Do the math yourself. For the tip credit, servers need to clear $6.38 per hour in tips. For a four-hour shift that’s $26. Now ask yourself, when was the last time you left less than $5 for a tip or less than $1 per beer for your bartender? It’s not hard to get to $7 per hour in tips — even at the most affordable establishments, servers can easily pull that. Maybe they don’t during a snowstorm or when there is a construction project on the sidewalk out front or other rare times, but when that happens, the employer then pays them the wage for the tips they did not get.

Why does the sub-minimum wage term exist then? Why is it in the title of the Question D? Because it’s supposed to tick you off. You’re supposed to get real mad and become hypervigilant against the employer. The proponents of this question want to deceive you with a false term and imply that the severs make less than minimum wage, when hundreds of servers swore under oath six years ago that they make more than $25 dollar per hour. They don’t want you to know the owners make up for tips not made on the perhaps one shift per month when it happens. It’s intended to deceive you.

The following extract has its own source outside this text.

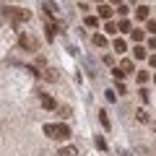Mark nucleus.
<instances>
[{"instance_id": "7", "label": "nucleus", "mask_w": 156, "mask_h": 156, "mask_svg": "<svg viewBox=\"0 0 156 156\" xmlns=\"http://www.w3.org/2000/svg\"><path fill=\"white\" fill-rule=\"evenodd\" d=\"M99 16H101V18H109V16H112V8H109V5H99Z\"/></svg>"}, {"instance_id": "24", "label": "nucleus", "mask_w": 156, "mask_h": 156, "mask_svg": "<svg viewBox=\"0 0 156 156\" xmlns=\"http://www.w3.org/2000/svg\"><path fill=\"white\" fill-rule=\"evenodd\" d=\"M148 31H154V34H156V21H148Z\"/></svg>"}, {"instance_id": "27", "label": "nucleus", "mask_w": 156, "mask_h": 156, "mask_svg": "<svg viewBox=\"0 0 156 156\" xmlns=\"http://www.w3.org/2000/svg\"><path fill=\"white\" fill-rule=\"evenodd\" d=\"M122 156H130V154H122Z\"/></svg>"}, {"instance_id": "11", "label": "nucleus", "mask_w": 156, "mask_h": 156, "mask_svg": "<svg viewBox=\"0 0 156 156\" xmlns=\"http://www.w3.org/2000/svg\"><path fill=\"white\" fill-rule=\"evenodd\" d=\"M130 37H133V42H140V39H143V31H140V29H133Z\"/></svg>"}, {"instance_id": "4", "label": "nucleus", "mask_w": 156, "mask_h": 156, "mask_svg": "<svg viewBox=\"0 0 156 156\" xmlns=\"http://www.w3.org/2000/svg\"><path fill=\"white\" fill-rule=\"evenodd\" d=\"M57 156H78V148H76V146H62Z\"/></svg>"}, {"instance_id": "25", "label": "nucleus", "mask_w": 156, "mask_h": 156, "mask_svg": "<svg viewBox=\"0 0 156 156\" xmlns=\"http://www.w3.org/2000/svg\"><path fill=\"white\" fill-rule=\"evenodd\" d=\"M148 47H151V50H156V37H154V39L148 42Z\"/></svg>"}, {"instance_id": "15", "label": "nucleus", "mask_w": 156, "mask_h": 156, "mask_svg": "<svg viewBox=\"0 0 156 156\" xmlns=\"http://www.w3.org/2000/svg\"><path fill=\"white\" fill-rule=\"evenodd\" d=\"M44 11H47V13H57V5H55V3H50V0H47V3H44Z\"/></svg>"}, {"instance_id": "26", "label": "nucleus", "mask_w": 156, "mask_h": 156, "mask_svg": "<svg viewBox=\"0 0 156 156\" xmlns=\"http://www.w3.org/2000/svg\"><path fill=\"white\" fill-rule=\"evenodd\" d=\"M115 3H120V5H122V0H115Z\"/></svg>"}, {"instance_id": "14", "label": "nucleus", "mask_w": 156, "mask_h": 156, "mask_svg": "<svg viewBox=\"0 0 156 156\" xmlns=\"http://www.w3.org/2000/svg\"><path fill=\"white\" fill-rule=\"evenodd\" d=\"M112 76H115L117 81H122V78H125V70H122V68H115V70H112Z\"/></svg>"}, {"instance_id": "13", "label": "nucleus", "mask_w": 156, "mask_h": 156, "mask_svg": "<svg viewBox=\"0 0 156 156\" xmlns=\"http://www.w3.org/2000/svg\"><path fill=\"white\" fill-rule=\"evenodd\" d=\"M94 143H96V148H99V151H107V143H104V138H99V135H96V138H94Z\"/></svg>"}, {"instance_id": "8", "label": "nucleus", "mask_w": 156, "mask_h": 156, "mask_svg": "<svg viewBox=\"0 0 156 156\" xmlns=\"http://www.w3.org/2000/svg\"><path fill=\"white\" fill-rule=\"evenodd\" d=\"M94 44H96V47H104V44H107L104 34H94Z\"/></svg>"}, {"instance_id": "1", "label": "nucleus", "mask_w": 156, "mask_h": 156, "mask_svg": "<svg viewBox=\"0 0 156 156\" xmlns=\"http://www.w3.org/2000/svg\"><path fill=\"white\" fill-rule=\"evenodd\" d=\"M44 135L47 138H55V140H65V138H70V128H68L65 122H57V125L47 122L44 125Z\"/></svg>"}, {"instance_id": "23", "label": "nucleus", "mask_w": 156, "mask_h": 156, "mask_svg": "<svg viewBox=\"0 0 156 156\" xmlns=\"http://www.w3.org/2000/svg\"><path fill=\"white\" fill-rule=\"evenodd\" d=\"M138 94H140V101H148V91H146V89H140Z\"/></svg>"}, {"instance_id": "2", "label": "nucleus", "mask_w": 156, "mask_h": 156, "mask_svg": "<svg viewBox=\"0 0 156 156\" xmlns=\"http://www.w3.org/2000/svg\"><path fill=\"white\" fill-rule=\"evenodd\" d=\"M5 16L11 18L13 23H29V21H31V13H29L26 8H18V5H8L5 8Z\"/></svg>"}, {"instance_id": "9", "label": "nucleus", "mask_w": 156, "mask_h": 156, "mask_svg": "<svg viewBox=\"0 0 156 156\" xmlns=\"http://www.w3.org/2000/svg\"><path fill=\"white\" fill-rule=\"evenodd\" d=\"M135 18H148V8H146V5H140L138 11H135Z\"/></svg>"}, {"instance_id": "22", "label": "nucleus", "mask_w": 156, "mask_h": 156, "mask_svg": "<svg viewBox=\"0 0 156 156\" xmlns=\"http://www.w3.org/2000/svg\"><path fill=\"white\" fill-rule=\"evenodd\" d=\"M117 29H122V31H130V21H120V26Z\"/></svg>"}, {"instance_id": "5", "label": "nucleus", "mask_w": 156, "mask_h": 156, "mask_svg": "<svg viewBox=\"0 0 156 156\" xmlns=\"http://www.w3.org/2000/svg\"><path fill=\"white\" fill-rule=\"evenodd\" d=\"M21 47H26V50H34L37 44H34V39H29L26 34H21Z\"/></svg>"}, {"instance_id": "12", "label": "nucleus", "mask_w": 156, "mask_h": 156, "mask_svg": "<svg viewBox=\"0 0 156 156\" xmlns=\"http://www.w3.org/2000/svg\"><path fill=\"white\" fill-rule=\"evenodd\" d=\"M133 52H135V57H138V60H143V57H146V47H140V44L135 47Z\"/></svg>"}, {"instance_id": "16", "label": "nucleus", "mask_w": 156, "mask_h": 156, "mask_svg": "<svg viewBox=\"0 0 156 156\" xmlns=\"http://www.w3.org/2000/svg\"><path fill=\"white\" fill-rule=\"evenodd\" d=\"M115 50L117 52H125V42H122V39H115Z\"/></svg>"}, {"instance_id": "6", "label": "nucleus", "mask_w": 156, "mask_h": 156, "mask_svg": "<svg viewBox=\"0 0 156 156\" xmlns=\"http://www.w3.org/2000/svg\"><path fill=\"white\" fill-rule=\"evenodd\" d=\"M83 23H86L89 29H96V26H99V21H96L94 16H86V18H83Z\"/></svg>"}, {"instance_id": "18", "label": "nucleus", "mask_w": 156, "mask_h": 156, "mask_svg": "<svg viewBox=\"0 0 156 156\" xmlns=\"http://www.w3.org/2000/svg\"><path fill=\"white\" fill-rule=\"evenodd\" d=\"M122 70L130 73V70H133V62H130V60H122Z\"/></svg>"}, {"instance_id": "19", "label": "nucleus", "mask_w": 156, "mask_h": 156, "mask_svg": "<svg viewBox=\"0 0 156 156\" xmlns=\"http://www.w3.org/2000/svg\"><path fill=\"white\" fill-rule=\"evenodd\" d=\"M146 81H148V73L140 70V73H138V83H146Z\"/></svg>"}, {"instance_id": "20", "label": "nucleus", "mask_w": 156, "mask_h": 156, "mask_svg": "<svg viewBox=\"0 0 156 156\" xmlns=\"http://www.w3.org/2000/svg\"><path fill=\"white\" fill-rule=\"evenodd\" d=\"M135 115H138V120H140V122H146V120H148V115H146L143 109H138V112H135Z\"/></svg>"}, {"instance_id": "10", "label": "nucleus", "mask_w": 156, "mask_h": 156, "mask_svg": "<svg viewBox=\"0 0 156 156\" xmlns=\"http://www.w3.org/2000/svg\"><path fill=\"white\" fill-rule=\"evenodd\" d=\"M99 120H101V125H104V128L109 130V117H107V112H104V109L99 112Z\"/></svg>"}, {"instance_id": "21", "label": "nucleus", "mask_w": 156, "mask_h": 156, "mask_svg": "<svg viewBox=\"0 0 156 156\" xmlns=\"http://www.w3.org/2000/svg\"><path fill=\"white\" fill-rule=\"evenodd\" d=\"M44 78H47V81H55V78H57V70H47Z\"/></svg>"}, {"instance_id": "17", "label": "nucleus", "mask_w": 156, "mask_h": 156, "mask_svg": "<svg viewBox=\"0 0 156 156\" xmlns=\"http://www.w3.org/2000/svg\"><path fill=\"white\" fill-rule=\"evenodd\" d=\"M104 31H107V34H112V37H115V31H117V26H115V23L109 21V23H107V26H104Z\"/></svg>"}, {"instance_id": "3", "label": "nucleus", "mask_w": 156, "mask_h": 156, "mask_svg": "<svg viewBox=\"0 0 156 156\" xmlns=\"http://www.w3.org/2000/svg\"><path fill=\"white\" fill-rule=\"evenodd\" d=\"M39 99H42V107H44V109H55V107H57V101L52 99L50 94H42Z\"/></svg>"}]
</instances>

Here’s another common fallacy: “Why can’t you have a full minimum wage plus tips? There’s nothing that says you can’t have both.” Except the numbers don’t work. We found this out in the six months the tip credit was eliminated back in late 2016 and early 2017. The reason it doesn’t work is because restaurants have notoriously the slimmest profit margins of any industry. Most reports say the margin is 1%-3%, but some studies say it could be 3%-6% — slim either way.

For nearly every business, the top three expenses, in some order, are: payroll, building costs (rent/mortgage, utilities, heating/cooling, etc.) and inventory. When you say, “pay servers and bartenders full minimum wage,” you are precisely doubling the payroll cost for those restaurant servers (not to mention likely slowing the pay increases for non-tipped restaurant workers like cooks, which is not the point today).

On a very basic level, the employer needs to make up for that doubling of payroll by either cutting expenses or increasing revenue. Cutting expenses either means cutting shifts/people or reducing other costs like quality of food and inventory. Increasing revenues can be done basically one way because there is not a diverse revenue stream: increasing menu prices. Some may say, “More people will come out to eat so that will add revenue,” but there is no direct correlation between increased wages and more customers.

What some restaurants did in 2016, when facing an estimated 20% increase in their costs due to the payroll change, was to go to a no-tipping model. Essentially the idea is, “Hey, we increased the menu items by 20%, but you don’t have to tip anymore so you’re basically paying the same thing as before.” It was a disaster. Google it. Google “no tipping model restaurant” and for every positive story you will find three negative ones. Nearly all restaurants in nonaffluent areas cannot make a no-tipping model work.

It’s easy to see why. Customers will only pay so much for menu items. Nobody wants to pay $30 for a burger and fries. Look at the meat prices in the grocery store. Look at the vegetable prices. Add it together. Now factor in the price of labor to cook it. You can see why it adds up so quickly.

Now add to that that the server serving it to you doesn’t make $25-$35 anymore they make $12.75 — or $18 if the Portland referendum passes. Now that server, who chose this job based on the tips they can make in less than a 40-hour work week, can’t maximize their hours; they just get paid a flat rate regardless of their service level.

We’ll get into that part of this complex topic in the final column in this series next week. Reminder: Don’t take my word for it; ask your favorite server or bartender. They love the tipped model and don’t want it changed.

Cory King is the executive director of the Bath-Brunswick Regional Chamber.